Thanh Nguyen, MS4
The Article: Mediratta, Anuj, et al. "Echocardiographic diagnosis of acute pulmonary embolism in patients with McConnell's sign." Echocardiography 33.5 (2016): 696-702.
The Idea: The incidence of acute pulmonary embolism (aPE), which carries high rate of morbidity and mortality, has been rising in both the US and Europe. “McConnell’s sign” is an echocardiographic description that will increases suspicion of diagnosis of aPE. However, the diagnostic power of McConnell’s sign varies greatly between different studies. Myocardial strain, which is a new imaging technology, can quantitatively measure the heart muscle mechanical function. This study compares the use of different right ventricular (RV) functional parameters, in addition to McConnell’s sign, to differentiate patients with and without aPE
The Study: This study was a retrospective study performed in University of Chicago Medical Center in 2016
Inclusion Criteria: Patients who had undergone clinically indicated transthoracic echocardiograms (TTE) for suspected aPE and were determined to have a McConnell’s sign. Confirmed diagnosis of PE was made with either positive CT or a high probability for PE on V/Q scans.
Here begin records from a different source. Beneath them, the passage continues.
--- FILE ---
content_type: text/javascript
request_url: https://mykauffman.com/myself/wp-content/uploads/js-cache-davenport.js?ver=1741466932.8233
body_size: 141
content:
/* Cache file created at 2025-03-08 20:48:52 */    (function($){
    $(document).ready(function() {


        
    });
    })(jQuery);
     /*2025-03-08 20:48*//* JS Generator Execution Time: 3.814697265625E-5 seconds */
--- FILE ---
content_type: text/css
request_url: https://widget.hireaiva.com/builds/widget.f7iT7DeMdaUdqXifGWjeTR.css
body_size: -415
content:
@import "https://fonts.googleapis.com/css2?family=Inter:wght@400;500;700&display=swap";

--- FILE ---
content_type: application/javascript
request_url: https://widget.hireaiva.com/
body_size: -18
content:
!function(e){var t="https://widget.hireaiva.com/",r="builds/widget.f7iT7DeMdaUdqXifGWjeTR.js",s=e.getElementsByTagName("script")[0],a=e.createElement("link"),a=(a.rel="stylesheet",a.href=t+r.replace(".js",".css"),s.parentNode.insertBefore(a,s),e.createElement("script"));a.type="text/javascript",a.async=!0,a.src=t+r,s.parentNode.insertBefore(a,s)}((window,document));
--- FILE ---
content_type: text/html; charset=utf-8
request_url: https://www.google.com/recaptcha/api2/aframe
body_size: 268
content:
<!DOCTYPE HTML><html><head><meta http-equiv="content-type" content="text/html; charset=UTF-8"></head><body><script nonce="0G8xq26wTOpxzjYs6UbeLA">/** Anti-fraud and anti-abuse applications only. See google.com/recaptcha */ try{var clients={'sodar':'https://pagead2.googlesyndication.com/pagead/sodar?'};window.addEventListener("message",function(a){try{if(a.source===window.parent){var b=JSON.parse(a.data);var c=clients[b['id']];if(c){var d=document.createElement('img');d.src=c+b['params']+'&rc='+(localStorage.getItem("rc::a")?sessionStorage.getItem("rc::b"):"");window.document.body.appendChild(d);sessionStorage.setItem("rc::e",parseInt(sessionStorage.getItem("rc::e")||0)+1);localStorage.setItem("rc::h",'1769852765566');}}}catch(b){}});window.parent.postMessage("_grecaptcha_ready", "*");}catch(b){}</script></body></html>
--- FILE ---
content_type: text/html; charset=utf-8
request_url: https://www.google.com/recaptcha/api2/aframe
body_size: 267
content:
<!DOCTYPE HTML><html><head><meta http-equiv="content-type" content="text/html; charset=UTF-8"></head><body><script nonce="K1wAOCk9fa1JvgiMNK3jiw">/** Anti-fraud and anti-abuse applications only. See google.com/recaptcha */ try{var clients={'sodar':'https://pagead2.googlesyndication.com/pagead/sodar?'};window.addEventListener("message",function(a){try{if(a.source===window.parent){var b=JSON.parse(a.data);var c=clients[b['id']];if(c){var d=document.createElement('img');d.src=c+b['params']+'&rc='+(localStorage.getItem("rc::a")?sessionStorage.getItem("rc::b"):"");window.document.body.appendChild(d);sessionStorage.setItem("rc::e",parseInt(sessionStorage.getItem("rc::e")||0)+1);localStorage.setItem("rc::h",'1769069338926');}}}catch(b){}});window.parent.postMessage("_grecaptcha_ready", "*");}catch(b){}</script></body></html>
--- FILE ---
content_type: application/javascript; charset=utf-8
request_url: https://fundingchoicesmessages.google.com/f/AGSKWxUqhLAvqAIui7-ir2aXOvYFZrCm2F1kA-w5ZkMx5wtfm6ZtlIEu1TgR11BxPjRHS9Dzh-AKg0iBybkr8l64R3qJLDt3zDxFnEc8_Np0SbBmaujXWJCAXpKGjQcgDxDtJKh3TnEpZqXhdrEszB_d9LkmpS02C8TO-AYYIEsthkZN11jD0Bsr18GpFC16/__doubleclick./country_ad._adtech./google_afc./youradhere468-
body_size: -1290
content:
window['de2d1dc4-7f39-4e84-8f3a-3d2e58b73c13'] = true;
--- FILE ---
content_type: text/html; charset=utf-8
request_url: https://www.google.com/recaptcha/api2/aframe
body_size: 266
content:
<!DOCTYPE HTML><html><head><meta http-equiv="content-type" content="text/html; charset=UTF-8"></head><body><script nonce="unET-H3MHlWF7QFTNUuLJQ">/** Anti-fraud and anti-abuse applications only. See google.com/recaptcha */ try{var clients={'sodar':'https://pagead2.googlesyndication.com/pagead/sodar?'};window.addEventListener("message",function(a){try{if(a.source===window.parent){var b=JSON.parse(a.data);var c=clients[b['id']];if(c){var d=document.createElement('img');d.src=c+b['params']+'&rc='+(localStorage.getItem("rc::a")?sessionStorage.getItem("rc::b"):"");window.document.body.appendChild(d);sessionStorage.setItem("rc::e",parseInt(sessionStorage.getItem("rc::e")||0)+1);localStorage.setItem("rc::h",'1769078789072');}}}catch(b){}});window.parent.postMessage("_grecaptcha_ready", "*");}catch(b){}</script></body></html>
Exclusion Criteria: Patients’ echocardiogram that were lack of adequate RV focused free wall views of quality suitable for strain analysis.
There was a total of 81 patients with positive McConnell’s sign who were divided into PE and non-PE group based on their confirmatory tests results. The study also included a group of 40 normal control who had no known heart disease or cardiac abnormality on echocardiography. Their TTE images were reviewed by an independent echocardiographer for presence of McConnell’s sign. Apical four chamber RV-focused view were imported into strain analysis software. Multiple RV functional parameters were measured, which included RV free wall segmental longitudinal strain, RV fractional area change (FAC), tricuspid annular plane systolic excursion (TAPSE), early tricuspid annular velocity (TDIS’), pulmonary artery systolic pressure (PASP) and severity of tricuspid regurgitation. Parameters and combination of parameters which were found significantly different were subjected to ROC analysis for their diagnostic power.
Primary Endpoint:
1) Compare RV functional parameters between patients who had McConnell’s sign and patients who were in normal control group.
2) Compare RV functional parameters between patients who were in PE and non-PE group
Secondary Endpoint:
1) Identify a single or combination of RV indices that had the strongest diagnostic power to differentiate PE and non-PE
The Result: The were a total of 55 of 81 (68%) patients with McConnell’s sign on TTE, who had PE diagnosis while 26 of 81 (32%) did not have PE. Compared to normal control, in patient with McConnell’s sign, conventional parameters of RV function and RV free wall strain were significantly lower. In McConnell’s sign +PE group, compared to non-PE group, the FAC, PASP, tricuspid regurgitation were significantly lower. The RV free wall strain was also significantly lower in PE group. In the non-PE group, 18 of 26 patient (69%) were found to have underlying primary or secondary pulmonary hypertension. Among parameters that were significantly different between PE and non-PE group, the TR severity, PASP, free wall strain and FAC had the highest diagnostic power in that descending order. Optimal cutoff of these parameters resulted in sensitivities in the range of 0.75 to 0.84, specificity 0.50 to 0.58, and accuracy 0.69 to 0.75. Combination of parameters that required either one or two or three resulted in high sensitivities >0.90 but low specificities. On the other hand, combination of parameters that required two or three criteria to be met simultaneously, the specificities improved to 0.75 to 0.88 while sensitivity reduced to 0.53 to 0.71.
The Takeaway: Although, McConnell sign has been used for decades as one of the diagnostic parameters of PE, its diagnosis accuracy is not high. However, McConnell sign may be a better indicator of RV function because patient with McConnell sign had significant lower value across measured RV functional parameters. Specifically, patient with McConnell’s sign, after being ruled out of PE, should undergo evaluation for pulmonary hypertension. The limitation of the study is its retrospective nature and relatively small number of studied patients. In addition, by combining 2-3 more RV functional parameters criteria with the presence of McConnell sign, specificity and accuracy for diagnosing PE are both higher while sensitivity remains the same.